8. Corporate Governance Standards
This is different from country-level governance. Are individual companies run by professional managers or family dynasties? Do minority shareholders have voting rights? Do boards of directors actually challenge management?
Poor corporate governance means insiders extract value for themselves at your expense. Look for companies with independent board members, regular dividend payments, and transparent related-party transactions.
9. Access Method — Direct vs. Fund
You have two main ways in: buy individual stocks on the local exchange, or invest through a fund (ETF or mutual fund) that holds frontier market stocks.
- Direct investing gives you control but demands deep local knowledge, a capable broker, and tolerance for operational headaches.
- Fund investing gives you instant diversification and professional management, but you pay fees and may get broad exposure to countries you do not want.
For most people, a frontier markets ETF is the smarter starting point. Go direct only after you know a specific market well.
10. Your Own Exit Plan
Before you invest, decide how and when you will get out. What triggers a sell — a currency devaluation of more than 20 percent? A military coup? A regulatory change that blocks repatriation?
Write your exit rules down before you invest. Frontier markets are exciting on the way up and terrifying on the way down. Without a plan, you will either hold too long or panic-sell at the worst moment.
Frontier markets reward patient, prepared investors. They punish tourists who arrive with money but no homework. Go through this checklist honestly. If any single item raises a red flag you cannot explain away, either reduce your position size or skip that market entirely. There will always be another opportunity.
Frequently Asked Questions
- What is the difference between frontier markets and emerging markets?
- Frontier markets are smaller, less liquid, and less developed than traditional emerging markets.
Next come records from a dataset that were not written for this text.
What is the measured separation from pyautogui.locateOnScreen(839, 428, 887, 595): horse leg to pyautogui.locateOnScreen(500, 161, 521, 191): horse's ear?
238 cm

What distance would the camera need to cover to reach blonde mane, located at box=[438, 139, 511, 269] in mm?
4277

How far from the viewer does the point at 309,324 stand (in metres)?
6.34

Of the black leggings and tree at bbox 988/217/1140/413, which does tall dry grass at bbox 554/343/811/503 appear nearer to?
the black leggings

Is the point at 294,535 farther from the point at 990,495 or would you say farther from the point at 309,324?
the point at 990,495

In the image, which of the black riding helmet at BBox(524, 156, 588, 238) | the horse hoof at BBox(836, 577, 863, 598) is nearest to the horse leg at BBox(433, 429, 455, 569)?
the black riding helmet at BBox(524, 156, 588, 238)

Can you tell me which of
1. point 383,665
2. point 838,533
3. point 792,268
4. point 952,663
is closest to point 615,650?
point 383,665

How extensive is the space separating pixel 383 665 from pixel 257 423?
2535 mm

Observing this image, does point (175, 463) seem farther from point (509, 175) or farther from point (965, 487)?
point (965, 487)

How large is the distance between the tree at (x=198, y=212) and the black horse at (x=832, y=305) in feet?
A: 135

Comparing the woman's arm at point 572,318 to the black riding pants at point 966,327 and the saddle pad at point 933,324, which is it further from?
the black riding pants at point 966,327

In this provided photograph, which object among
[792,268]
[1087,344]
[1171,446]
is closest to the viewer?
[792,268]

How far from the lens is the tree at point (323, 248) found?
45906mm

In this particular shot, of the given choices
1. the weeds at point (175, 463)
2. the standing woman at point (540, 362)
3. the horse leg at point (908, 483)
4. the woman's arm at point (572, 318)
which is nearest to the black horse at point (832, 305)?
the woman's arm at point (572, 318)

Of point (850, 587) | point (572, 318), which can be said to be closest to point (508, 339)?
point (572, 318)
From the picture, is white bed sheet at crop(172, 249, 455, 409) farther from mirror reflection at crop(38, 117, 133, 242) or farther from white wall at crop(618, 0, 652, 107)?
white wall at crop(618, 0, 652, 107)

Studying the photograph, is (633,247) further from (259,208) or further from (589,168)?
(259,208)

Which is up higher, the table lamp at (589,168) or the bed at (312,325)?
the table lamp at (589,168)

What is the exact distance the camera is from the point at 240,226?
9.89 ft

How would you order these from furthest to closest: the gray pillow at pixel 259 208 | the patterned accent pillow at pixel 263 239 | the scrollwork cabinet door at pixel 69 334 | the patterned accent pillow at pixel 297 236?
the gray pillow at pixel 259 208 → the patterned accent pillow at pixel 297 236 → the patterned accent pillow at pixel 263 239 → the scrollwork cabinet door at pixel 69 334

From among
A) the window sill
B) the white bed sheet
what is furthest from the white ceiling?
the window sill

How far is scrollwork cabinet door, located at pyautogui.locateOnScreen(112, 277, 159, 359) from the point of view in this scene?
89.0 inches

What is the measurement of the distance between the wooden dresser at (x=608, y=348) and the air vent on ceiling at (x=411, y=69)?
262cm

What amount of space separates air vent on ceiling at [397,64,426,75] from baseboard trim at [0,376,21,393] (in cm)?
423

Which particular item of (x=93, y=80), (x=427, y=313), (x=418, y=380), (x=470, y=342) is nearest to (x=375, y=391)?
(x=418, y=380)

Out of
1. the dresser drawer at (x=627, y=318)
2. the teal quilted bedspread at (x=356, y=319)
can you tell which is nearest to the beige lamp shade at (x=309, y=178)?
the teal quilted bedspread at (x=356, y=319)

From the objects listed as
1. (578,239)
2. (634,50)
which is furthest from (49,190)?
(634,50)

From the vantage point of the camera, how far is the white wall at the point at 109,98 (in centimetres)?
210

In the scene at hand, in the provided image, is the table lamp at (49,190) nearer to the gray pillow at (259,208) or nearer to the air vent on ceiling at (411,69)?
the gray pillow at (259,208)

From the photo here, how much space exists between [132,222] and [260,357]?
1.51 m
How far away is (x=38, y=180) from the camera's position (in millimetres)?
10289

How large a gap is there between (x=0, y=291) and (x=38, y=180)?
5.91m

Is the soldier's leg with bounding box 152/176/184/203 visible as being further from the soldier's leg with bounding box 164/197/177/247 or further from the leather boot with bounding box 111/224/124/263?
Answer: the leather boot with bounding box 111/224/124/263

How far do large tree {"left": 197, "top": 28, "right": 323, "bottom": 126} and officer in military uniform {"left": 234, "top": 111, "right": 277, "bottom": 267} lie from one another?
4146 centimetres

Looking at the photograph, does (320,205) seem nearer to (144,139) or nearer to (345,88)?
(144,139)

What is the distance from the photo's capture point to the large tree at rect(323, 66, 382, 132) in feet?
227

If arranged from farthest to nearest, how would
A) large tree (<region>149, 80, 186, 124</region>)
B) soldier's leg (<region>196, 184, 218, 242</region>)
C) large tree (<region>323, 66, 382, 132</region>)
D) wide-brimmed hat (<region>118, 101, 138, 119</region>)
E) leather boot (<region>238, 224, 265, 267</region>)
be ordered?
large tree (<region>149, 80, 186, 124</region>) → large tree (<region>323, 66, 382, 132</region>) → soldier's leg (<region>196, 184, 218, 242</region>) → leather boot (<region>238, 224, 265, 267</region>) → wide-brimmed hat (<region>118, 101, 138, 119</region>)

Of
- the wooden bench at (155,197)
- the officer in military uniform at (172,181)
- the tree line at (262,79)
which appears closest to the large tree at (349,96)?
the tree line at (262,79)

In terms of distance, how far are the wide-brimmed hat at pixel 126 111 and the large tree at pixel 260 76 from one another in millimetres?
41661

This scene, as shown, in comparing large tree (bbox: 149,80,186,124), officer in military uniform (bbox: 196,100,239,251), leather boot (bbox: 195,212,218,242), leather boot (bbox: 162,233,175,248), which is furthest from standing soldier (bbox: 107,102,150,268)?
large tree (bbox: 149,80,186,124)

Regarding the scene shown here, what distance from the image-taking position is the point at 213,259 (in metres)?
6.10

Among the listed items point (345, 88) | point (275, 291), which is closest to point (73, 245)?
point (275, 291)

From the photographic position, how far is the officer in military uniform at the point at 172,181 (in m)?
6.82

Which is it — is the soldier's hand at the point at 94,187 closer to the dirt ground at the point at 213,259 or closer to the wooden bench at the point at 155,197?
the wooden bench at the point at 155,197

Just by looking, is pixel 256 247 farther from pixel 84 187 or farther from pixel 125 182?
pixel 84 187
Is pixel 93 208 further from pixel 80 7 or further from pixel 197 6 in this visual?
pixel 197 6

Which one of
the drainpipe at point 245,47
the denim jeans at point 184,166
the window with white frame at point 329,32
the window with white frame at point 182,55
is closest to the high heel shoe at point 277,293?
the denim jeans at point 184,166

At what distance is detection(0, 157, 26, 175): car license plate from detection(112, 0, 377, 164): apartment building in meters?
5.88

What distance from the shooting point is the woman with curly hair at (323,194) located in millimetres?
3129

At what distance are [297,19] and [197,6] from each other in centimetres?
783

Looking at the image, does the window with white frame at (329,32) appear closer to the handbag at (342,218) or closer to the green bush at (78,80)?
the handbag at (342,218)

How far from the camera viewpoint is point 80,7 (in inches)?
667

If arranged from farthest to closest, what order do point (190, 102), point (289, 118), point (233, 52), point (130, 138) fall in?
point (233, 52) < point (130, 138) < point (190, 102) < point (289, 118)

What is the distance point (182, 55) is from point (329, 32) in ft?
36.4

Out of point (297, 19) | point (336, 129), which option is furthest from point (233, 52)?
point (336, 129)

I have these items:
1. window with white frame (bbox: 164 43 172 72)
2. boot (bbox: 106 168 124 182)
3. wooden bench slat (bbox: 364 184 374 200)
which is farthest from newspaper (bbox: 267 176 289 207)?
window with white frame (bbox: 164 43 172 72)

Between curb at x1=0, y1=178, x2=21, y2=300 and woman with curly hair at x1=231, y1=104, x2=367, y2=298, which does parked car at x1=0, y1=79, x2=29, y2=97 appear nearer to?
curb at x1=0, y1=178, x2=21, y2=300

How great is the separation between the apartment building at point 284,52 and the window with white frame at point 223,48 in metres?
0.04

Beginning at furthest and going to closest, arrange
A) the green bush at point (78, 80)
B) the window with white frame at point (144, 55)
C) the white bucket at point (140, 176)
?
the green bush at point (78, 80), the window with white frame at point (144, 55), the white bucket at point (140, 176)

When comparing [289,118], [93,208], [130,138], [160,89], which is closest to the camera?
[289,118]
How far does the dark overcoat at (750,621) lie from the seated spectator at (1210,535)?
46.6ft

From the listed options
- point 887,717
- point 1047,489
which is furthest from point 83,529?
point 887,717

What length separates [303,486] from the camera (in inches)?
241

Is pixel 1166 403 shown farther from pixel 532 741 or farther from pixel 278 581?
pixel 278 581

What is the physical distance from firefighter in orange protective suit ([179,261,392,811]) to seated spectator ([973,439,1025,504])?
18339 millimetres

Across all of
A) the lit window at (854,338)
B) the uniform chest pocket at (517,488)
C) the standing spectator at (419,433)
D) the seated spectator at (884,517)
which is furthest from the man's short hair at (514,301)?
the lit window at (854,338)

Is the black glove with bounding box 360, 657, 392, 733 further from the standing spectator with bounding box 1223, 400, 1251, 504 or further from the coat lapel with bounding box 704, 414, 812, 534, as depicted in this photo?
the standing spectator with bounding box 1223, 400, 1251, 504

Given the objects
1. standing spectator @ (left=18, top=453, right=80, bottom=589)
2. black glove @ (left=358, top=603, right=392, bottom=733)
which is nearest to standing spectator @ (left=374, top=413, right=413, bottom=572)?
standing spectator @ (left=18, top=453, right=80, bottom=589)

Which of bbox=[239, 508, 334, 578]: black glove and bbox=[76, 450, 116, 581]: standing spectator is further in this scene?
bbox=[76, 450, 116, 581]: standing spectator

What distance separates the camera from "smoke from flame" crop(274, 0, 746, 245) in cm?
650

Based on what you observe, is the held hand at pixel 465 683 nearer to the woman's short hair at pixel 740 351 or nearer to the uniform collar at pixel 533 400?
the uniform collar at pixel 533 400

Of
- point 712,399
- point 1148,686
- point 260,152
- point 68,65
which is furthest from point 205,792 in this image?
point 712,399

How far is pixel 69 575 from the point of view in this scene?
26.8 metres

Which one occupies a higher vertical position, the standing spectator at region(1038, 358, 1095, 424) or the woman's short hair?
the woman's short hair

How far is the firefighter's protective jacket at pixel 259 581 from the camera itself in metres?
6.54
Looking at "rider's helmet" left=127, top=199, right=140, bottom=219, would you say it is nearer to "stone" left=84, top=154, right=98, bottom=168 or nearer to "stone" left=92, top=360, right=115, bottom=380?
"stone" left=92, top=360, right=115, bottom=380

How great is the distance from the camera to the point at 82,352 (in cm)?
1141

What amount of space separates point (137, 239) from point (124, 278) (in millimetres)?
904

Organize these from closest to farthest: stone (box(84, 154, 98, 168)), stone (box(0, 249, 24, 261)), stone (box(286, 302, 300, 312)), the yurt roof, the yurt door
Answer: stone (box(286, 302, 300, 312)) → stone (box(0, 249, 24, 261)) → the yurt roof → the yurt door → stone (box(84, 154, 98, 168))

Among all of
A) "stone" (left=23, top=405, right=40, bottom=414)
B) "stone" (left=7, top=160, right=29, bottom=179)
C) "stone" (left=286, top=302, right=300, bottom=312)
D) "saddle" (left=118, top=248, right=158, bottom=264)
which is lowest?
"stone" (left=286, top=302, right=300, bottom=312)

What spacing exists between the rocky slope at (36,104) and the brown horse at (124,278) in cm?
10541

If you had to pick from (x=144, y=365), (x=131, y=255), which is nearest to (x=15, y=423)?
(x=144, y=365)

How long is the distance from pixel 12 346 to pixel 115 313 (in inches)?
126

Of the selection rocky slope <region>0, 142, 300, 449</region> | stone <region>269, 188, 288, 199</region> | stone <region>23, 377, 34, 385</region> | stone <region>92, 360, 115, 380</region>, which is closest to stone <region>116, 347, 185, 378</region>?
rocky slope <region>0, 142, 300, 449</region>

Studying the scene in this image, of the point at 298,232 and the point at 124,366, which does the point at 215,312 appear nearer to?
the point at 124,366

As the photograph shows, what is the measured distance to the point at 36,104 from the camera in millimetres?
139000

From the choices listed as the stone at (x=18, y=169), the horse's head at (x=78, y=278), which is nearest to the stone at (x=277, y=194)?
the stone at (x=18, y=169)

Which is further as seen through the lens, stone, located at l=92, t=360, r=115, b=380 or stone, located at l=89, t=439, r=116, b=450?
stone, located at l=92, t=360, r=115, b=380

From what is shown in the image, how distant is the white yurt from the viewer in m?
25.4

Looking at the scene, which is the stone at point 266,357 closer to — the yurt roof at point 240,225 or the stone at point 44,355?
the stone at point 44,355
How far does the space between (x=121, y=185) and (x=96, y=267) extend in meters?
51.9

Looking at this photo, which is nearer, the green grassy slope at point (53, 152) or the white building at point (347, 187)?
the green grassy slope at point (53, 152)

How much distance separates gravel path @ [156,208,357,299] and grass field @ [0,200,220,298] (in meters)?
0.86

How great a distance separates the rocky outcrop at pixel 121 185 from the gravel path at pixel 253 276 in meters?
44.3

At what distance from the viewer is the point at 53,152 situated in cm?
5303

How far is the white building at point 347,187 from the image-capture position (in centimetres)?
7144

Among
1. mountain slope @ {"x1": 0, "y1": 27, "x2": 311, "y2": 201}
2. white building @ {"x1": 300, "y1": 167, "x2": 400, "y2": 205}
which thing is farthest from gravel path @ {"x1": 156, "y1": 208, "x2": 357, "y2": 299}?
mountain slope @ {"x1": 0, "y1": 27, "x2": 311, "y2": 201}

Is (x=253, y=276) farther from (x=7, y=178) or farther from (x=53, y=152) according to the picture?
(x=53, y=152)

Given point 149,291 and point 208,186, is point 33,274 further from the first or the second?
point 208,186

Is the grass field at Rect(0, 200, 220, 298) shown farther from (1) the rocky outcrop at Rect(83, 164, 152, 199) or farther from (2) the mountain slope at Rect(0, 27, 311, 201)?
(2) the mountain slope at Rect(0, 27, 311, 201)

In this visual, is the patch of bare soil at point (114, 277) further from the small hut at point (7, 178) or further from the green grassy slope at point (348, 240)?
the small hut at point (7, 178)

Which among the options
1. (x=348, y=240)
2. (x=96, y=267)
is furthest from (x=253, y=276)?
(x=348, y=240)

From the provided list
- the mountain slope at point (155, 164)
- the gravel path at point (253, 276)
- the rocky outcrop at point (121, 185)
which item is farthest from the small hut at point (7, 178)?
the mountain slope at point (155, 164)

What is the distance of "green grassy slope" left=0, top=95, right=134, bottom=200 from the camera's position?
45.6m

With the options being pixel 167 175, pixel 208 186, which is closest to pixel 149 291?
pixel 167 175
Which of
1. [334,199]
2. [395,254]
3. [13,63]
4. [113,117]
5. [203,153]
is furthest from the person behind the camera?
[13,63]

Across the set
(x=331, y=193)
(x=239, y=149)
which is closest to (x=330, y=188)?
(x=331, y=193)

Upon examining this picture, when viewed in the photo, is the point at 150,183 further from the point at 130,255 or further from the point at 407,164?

Countries like Vietnam, Kenya, and Bangladesh are frontier markets, while India, Brazil, and China are emerging markets. Frontier markets offer higher growth potential but carry more risk.
- How can I invest in frontier markets?
- You can invest through frontier market ETFs or mutual funds for diversified exposure, or buy individual stocks on local exchanges through a broker with access to those markets. ETFs are simpler and safer for most investors.
- Are frontier markets risky?
- Yes. Frontier markets carry political risk, currency risk, liquidity risk, and regulatory risk that are higher than in developed or mainstream emerging markets. However, these risks are the reason frontier markets often offer higher returns to investors who do their homework.